New Delhi: Bangladesh may soon steal a march over India by beginning the cultivation of another genetically modified (GM) crop, golden rice, which is fortified with provitamin A and is expected to help check malnutrition.
This GM variant of the kitchen staple has been declared to be as safe for consumption as conventional varieties in a new study.
The variety, known as GR2E, is already approved for consumption in a number of countries, including Canada and the US.
Conducted by researchers from the Philippines-based International Rice Research Institute (IRRI), the fresh study was meant to satisfy regulatory requirements in the Philippines, Bangladesh and Indonesia.
The study was published in the journal Scientific Reports on 28 January.
The IRRI is engaged in reducing hunger and poverty through rice science, among other fields. According to the researchers, safety assessments on GR2E revealed that the rice was unlikely to cause allergies or toxicities. Rodents fed with the rice, they said, did not show any adverse reactions.
However, the study did not assess whether GR2E rice can effectively help combat vitamin A deficiency in affected populations.
A tool to beat Vitamin A deficiency
GM crops are those that have been modified genetically to tackle certain problems or enhance their nutrition quotient. For example, Bt brinjal, a GM variety commercially cultivated in some countries, is equipped with pest-resistant properties.
However, they have been controversial in India, with some civil society groups raising health- and environment-related concerns. The only GM crop under commercial cultivation in India is Bt cotton.
India is yet to approve commercial cultivation of a genetically modified food crop. Bt brinjal was approved for cultivation in 2009, but has been under an indefinite moratorium pending further studies since 2010. In 2013, Bangladesh became the first South Asian country to allow the commercial cultivation of Bt brinjal, and a study released last year claimed it was helping local farmers earn and save more.
Golden rice is meant to tackle Vitamin A deficiency, a major public health problem, especially in South Asia.
Severe deficiency can lead to disorders such as childhood blindness, anaemia, and weakened immunity, increasing the risk of death from infectious diseases.
To combat this, researchers have long sought to develop varieties of rice that can act as a source of Vitamin A. The rice is expected to be especially crucial in tackling the deficiency in South and Southeast Asia, where rice is a staple food.
“Rice provides up to 70 per cent of the daily calorie requirements.
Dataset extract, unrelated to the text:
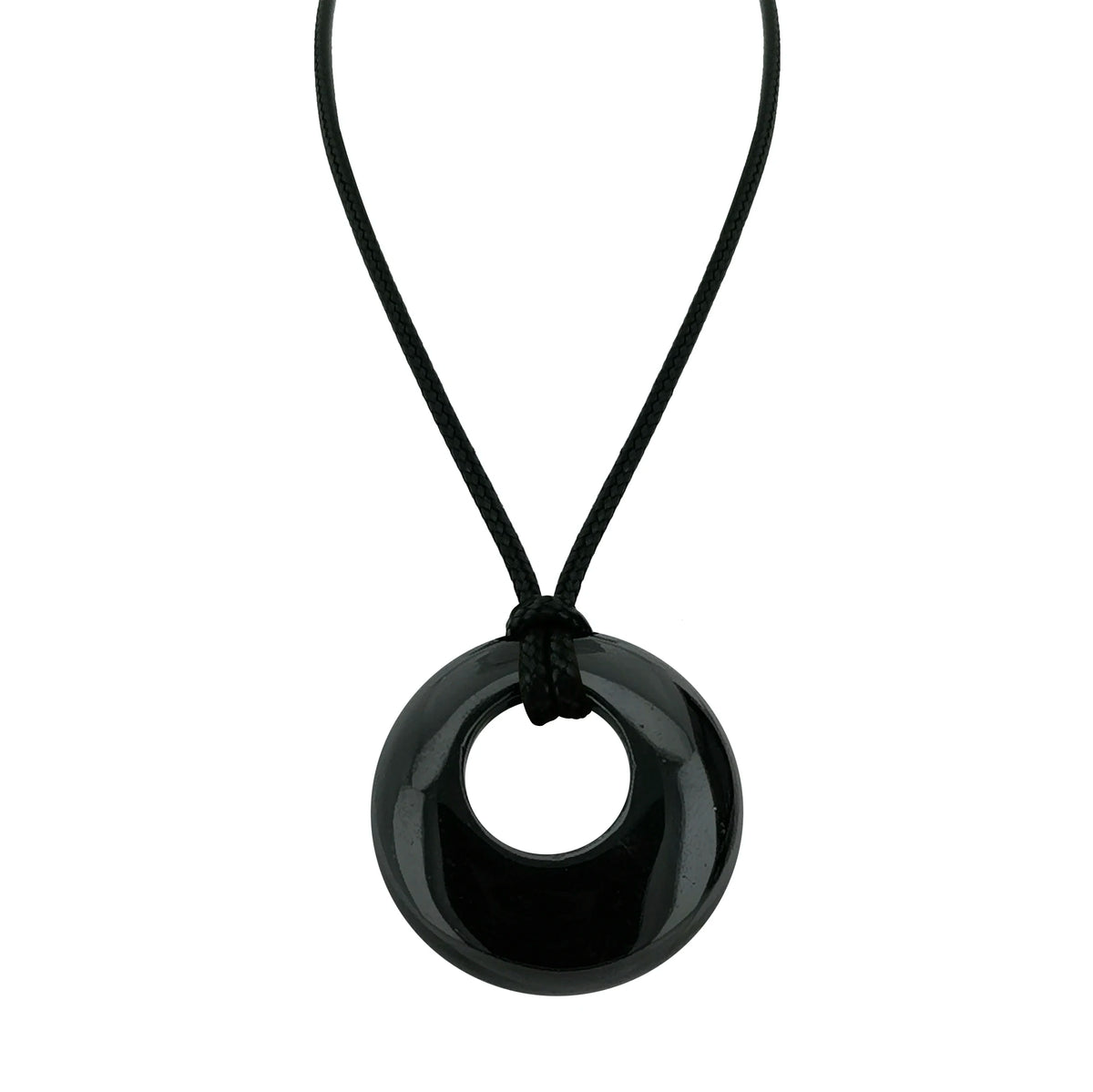 28mm círculo donut cura cristais colar natural semi-precioso chakra pedra preciosa amuleto moeda da sorte donuts charme proteção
If this rice also provided Vitamin A, malnutrition can be solved to a great extent — without any extra cost,” said Swapan Kumar Datta, pro-vice-chancellor of West Bengal’s Visva-Bharati University, who has done pioneering work in the field of genetic engineering.
“This could have been approved in India long back too, we have been involved in this project for many years. But somehow the government here does not have any interest in taking this forward,” he added. “Like Bt Brinjal did not work out in India… but it is growing in Bangladesh.”
Datta said there was enough scientific research to show that GM crops are safe for consumption.
The golden rice project first started in 1982 as an initiative of the Rockefeller Foundation, a New York-based philanthropy. In a scientific paper published in 2000, researchers from Germany and the US described successfully growing genetically modified rice varieties that had the ability to naturally produce beta-carotene or provitamin A. Provitamin is a substance that can be converted into vitamins once inside the body.
Beta-carotene is a pigment commonly found in colourful fruits and vegetables like carrots. In rice, the presence of this pigment gives it a characteristic golden colour.
In 2018, golden rice was approved for consumption in the US and Canada.